Engee documentation
Notebook

Kepstra analysis

This example is aimed at comparing the functions of kepstra analysis in Engee and MATLAB. Below are two codes for each of these environments.

In Engee, FFTW packages and standard functions for performing the Fourier transform can be used to perform kepstra analysis.
The following are the functions implemented by us.

In [ ]:
using FFTW  # Для выполнения быстрого преобразования Фурье

# Комплексный кепстр
function cceps(x::Vector{Float64})
    X = fft(x,1)                     # Фурье-преобразование
    p = atan.(imag(X), real(X))
    log_mag = complex.(log.(abs.(X)),p) # Логарифм модуля спектра (добавляем малое значение для стабильности)
    cepstrum = real(ifft(log_mag,1)) # Обратное преобразование Фурье
    return cepstrum
end
# Обратный комплексный кепстр
function icceps(c::Vector{Float64})
    exp_spectrum = exp.(fft(c,1))    # Экспонента спектра
    signal = real(ifft(exp_spectrum,1)) # Обратное преобразование Фурье
    return signal
end
# Действительный кепстр
function rceps(x::Vector{Float64})
    X = fft(x,1)
    log_mag = log.(abs.(X) .+ 1e-10) # Логарифм модуля (с добавлением стабилизатора)
    cepstrum = real(ifft(log_mag)) 
    return cepstrum
end
Out[0]:
rceps (generic function with 1 method)
In [ ]:
x = sin.(1:0.5:100)  # Входной сигнал

cepstrum = cceps(x)
restored_signal = abs.(icceps(cepstrum))
real_cepstrum = abs.(rceps(x))

# # Визуализация
p1 = plot(abs.(cepstrum), title="Cepstrum", ylabel="Magnitude")
p2 = plot(abs.(restored_signal), title="Restored Signal", ylabel="Amplitude")
p3 = plot(abs.(real_cepstrum), title="Real Cepstrum", ylabel="Amplitude")
plot(p1, p2, p3, layout=(3,1), legend=false)
Out[0]:

In MATLAB, standard functions can be used to perform kepstra analysis.

  1. cceps(x) performs a complex cepstr.
  2. icceps(x) performs an inverse complex cepstr.
  3. rceps(x) performs a valid cepstr.
In [ ]:
using MATLAB
mat"""
% Комплексный кепстр
ccep = cceps($(x));
% Обратный комплексный кепстр
iccep = icceps(ccep);
% Действительный кепстр
rcep = rceps($(x));

% Визуализация результатов
subplot(3,1,1), plot(abs(ccep)), title('Cceps');
subplot(3,1,2), plot(abs(iccep)), title('Icceps');
subplot(3,1,3), plot(abs(rcep)), title('Rceps');
saveas(gcf, 'cep.jpg'); % Сохраняет текущую фигуру как JPG
"""
In [ ]:
load("$(@__DIR__)/cep.jpg")
Out[0]:
No description has been provided for this image

Conclusion

MATLAB has built-in functions for performing these operations. In Engee, you can use third-party libraries for this task, such as DSP or FFTW for more complex signal operations. It is also important to consider that Engee provides more flexibility in how transformations can be implemented. To simplify these operations for your Engee tasks, use the ready-made approaches described in this demo.

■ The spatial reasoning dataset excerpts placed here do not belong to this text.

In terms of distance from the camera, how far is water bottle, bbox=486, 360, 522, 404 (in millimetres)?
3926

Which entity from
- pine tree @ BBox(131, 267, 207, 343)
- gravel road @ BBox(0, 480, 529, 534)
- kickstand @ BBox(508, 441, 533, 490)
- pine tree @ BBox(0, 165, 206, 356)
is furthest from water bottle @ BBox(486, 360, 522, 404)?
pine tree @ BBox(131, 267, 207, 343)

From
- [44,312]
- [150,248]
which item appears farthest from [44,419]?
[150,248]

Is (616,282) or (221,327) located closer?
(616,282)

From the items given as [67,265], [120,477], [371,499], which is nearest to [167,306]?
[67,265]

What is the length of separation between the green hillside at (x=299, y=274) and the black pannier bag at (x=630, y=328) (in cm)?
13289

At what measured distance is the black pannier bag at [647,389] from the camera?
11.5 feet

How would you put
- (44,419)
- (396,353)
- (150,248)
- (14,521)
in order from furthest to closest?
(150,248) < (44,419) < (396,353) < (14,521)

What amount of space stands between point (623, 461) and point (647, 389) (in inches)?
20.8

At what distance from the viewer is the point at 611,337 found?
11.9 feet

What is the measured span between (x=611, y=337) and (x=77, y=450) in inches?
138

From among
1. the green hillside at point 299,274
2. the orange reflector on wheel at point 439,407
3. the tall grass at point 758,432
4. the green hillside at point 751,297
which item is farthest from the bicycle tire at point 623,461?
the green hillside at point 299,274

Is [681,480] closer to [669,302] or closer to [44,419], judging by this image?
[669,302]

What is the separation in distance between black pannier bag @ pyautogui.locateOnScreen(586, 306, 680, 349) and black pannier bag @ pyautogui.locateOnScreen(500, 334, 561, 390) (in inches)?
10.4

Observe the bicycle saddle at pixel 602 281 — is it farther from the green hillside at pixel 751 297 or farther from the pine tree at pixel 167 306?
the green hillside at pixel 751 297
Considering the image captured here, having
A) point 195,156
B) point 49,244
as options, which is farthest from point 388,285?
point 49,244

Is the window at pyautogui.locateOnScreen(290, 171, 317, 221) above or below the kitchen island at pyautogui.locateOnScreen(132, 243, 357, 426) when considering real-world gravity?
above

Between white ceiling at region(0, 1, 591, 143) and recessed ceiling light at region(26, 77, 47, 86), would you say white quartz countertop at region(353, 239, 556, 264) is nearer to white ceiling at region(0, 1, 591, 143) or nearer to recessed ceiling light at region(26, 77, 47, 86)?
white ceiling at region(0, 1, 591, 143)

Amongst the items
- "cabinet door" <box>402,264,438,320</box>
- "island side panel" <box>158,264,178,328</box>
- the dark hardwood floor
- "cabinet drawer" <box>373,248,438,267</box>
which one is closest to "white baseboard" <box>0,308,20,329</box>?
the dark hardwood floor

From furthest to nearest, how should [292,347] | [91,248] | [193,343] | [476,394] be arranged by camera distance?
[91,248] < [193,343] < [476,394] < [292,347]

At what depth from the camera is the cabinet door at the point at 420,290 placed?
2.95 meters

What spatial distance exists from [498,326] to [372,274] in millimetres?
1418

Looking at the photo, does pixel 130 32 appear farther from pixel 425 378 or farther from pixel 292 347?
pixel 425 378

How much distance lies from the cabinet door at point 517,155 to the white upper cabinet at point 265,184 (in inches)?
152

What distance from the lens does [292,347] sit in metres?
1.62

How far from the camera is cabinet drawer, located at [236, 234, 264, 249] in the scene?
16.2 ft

Another aspect in comparing the capabilities of the two environments suggests that MATLAB is optimized for working with matrices and signals. However, Engee is generally faster in computing if the code is written taking into account the specifics of this environment, and this gives a significant increase in the speed of execution and testing algorithms in large systems.